Introduction

Read This First

Much of each site is automatically themed using CSS. Do not override this with inline styles (style="....")- use CSS classes only (class="....") Use this site as a reference, and use similar existing pages as a guide. If there's a conflict, the information on this site takes priority - many pages may still be using older styles until they get updated.

The Most Important Tip

Focus on the content, not the layout. Let the system worry about laying out your content, you should focus on inputting the data and describing it with classes so the system knows what to do with it. This is especially important because of different sizes of screen in use by users – the system may format things differently depending on the screen size the user has. It can be tempting to set widths on columns, for example, to make everything line up nicely. If you do this, you'll probably mess up the layout for people using screen sizes different to yours, and risk making it unreadable on mobile devices.

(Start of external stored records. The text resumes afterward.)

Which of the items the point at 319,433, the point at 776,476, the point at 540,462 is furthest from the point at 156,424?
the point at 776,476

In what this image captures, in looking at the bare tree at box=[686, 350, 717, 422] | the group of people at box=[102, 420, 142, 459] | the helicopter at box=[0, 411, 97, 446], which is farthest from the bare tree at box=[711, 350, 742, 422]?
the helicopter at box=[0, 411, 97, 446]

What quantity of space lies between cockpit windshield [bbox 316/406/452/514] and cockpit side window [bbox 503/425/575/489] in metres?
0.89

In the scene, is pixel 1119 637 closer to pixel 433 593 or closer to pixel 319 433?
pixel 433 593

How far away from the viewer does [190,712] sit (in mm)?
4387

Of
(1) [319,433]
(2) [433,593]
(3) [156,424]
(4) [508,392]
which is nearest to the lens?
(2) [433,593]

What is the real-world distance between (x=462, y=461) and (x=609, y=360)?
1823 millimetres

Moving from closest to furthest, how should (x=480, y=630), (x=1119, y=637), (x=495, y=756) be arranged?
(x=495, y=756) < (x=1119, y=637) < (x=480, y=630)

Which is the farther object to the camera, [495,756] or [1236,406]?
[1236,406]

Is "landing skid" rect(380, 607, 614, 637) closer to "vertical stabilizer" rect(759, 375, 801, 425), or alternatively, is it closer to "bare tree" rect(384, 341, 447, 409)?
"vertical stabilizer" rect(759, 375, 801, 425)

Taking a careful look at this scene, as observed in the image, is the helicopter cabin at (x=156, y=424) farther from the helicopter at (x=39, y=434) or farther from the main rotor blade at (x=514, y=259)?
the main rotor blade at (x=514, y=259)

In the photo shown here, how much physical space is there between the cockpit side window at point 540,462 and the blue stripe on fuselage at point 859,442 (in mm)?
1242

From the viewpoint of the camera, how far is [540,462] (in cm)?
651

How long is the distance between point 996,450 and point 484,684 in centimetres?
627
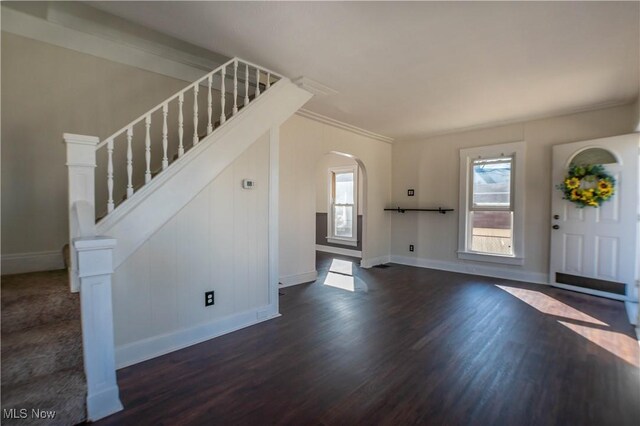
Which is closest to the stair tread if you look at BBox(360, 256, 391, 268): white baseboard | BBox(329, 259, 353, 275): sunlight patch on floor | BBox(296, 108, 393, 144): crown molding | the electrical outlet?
the electrical outlet

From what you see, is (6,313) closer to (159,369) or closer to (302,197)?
(159,369)

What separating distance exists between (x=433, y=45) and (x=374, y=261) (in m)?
4.11

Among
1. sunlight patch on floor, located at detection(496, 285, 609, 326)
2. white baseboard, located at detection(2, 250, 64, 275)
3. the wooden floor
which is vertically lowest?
the wooden floor

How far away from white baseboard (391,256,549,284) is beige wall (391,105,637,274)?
0.20 ft

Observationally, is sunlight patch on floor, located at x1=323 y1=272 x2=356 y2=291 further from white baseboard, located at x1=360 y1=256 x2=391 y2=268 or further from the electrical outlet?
the electrical outlet

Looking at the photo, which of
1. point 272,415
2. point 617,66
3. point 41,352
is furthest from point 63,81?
point 617,66

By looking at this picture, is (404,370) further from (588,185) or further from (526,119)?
(526,119)

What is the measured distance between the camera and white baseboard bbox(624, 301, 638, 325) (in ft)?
10.4

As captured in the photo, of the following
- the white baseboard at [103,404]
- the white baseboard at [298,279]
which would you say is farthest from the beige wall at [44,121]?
the white baseboard at [298,279]

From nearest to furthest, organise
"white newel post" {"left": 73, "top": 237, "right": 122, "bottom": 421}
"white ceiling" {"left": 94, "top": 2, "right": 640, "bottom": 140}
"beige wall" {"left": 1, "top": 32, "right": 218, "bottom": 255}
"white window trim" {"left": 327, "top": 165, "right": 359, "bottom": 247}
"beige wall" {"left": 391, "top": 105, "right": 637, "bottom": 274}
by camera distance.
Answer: "white newel post" {"left": 73, "top": 237, "right": 122, "bottom": 421} → "white ceiling" {"left": 94, "top": 2, "right": 640, "bottom": 140} → "beige wall" {"left": 1, "top": 32, "right": 218, "bottom": 255} → "beige wall" {"left": 391, "top": 105, "right": 637, "bottom": 274} → "white window trim" {"left": 327, "top": 165, "right": 359, "bottom": 247}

Sometimes this means content will simply "stack" on the page vertically. Don't worry about this, it's necessary for many users of smaller screens.

Keep It Simple.

Don’t overthink. Treat it like an word-processed document, not a DTP package.
Don’t consider where things need to appear on the user’s screen, as the system is designed to handle all of that – trying to override this can just end up with browsers getting confused and content accidentally overlapping.

We cannot emphasise this enough - the website will handle layout. Your job is content and tagging it so the website knows which types of layout to apply.

Mobile/Desktop Formatting

In an attempt to make the site display at its best on both mobile and desktop, pages should not interfere with our attempts to format to the width of the browser. Individual tables are handled via Javascript which attempts to wrap them in a scrolling div without affecting the rest of the page.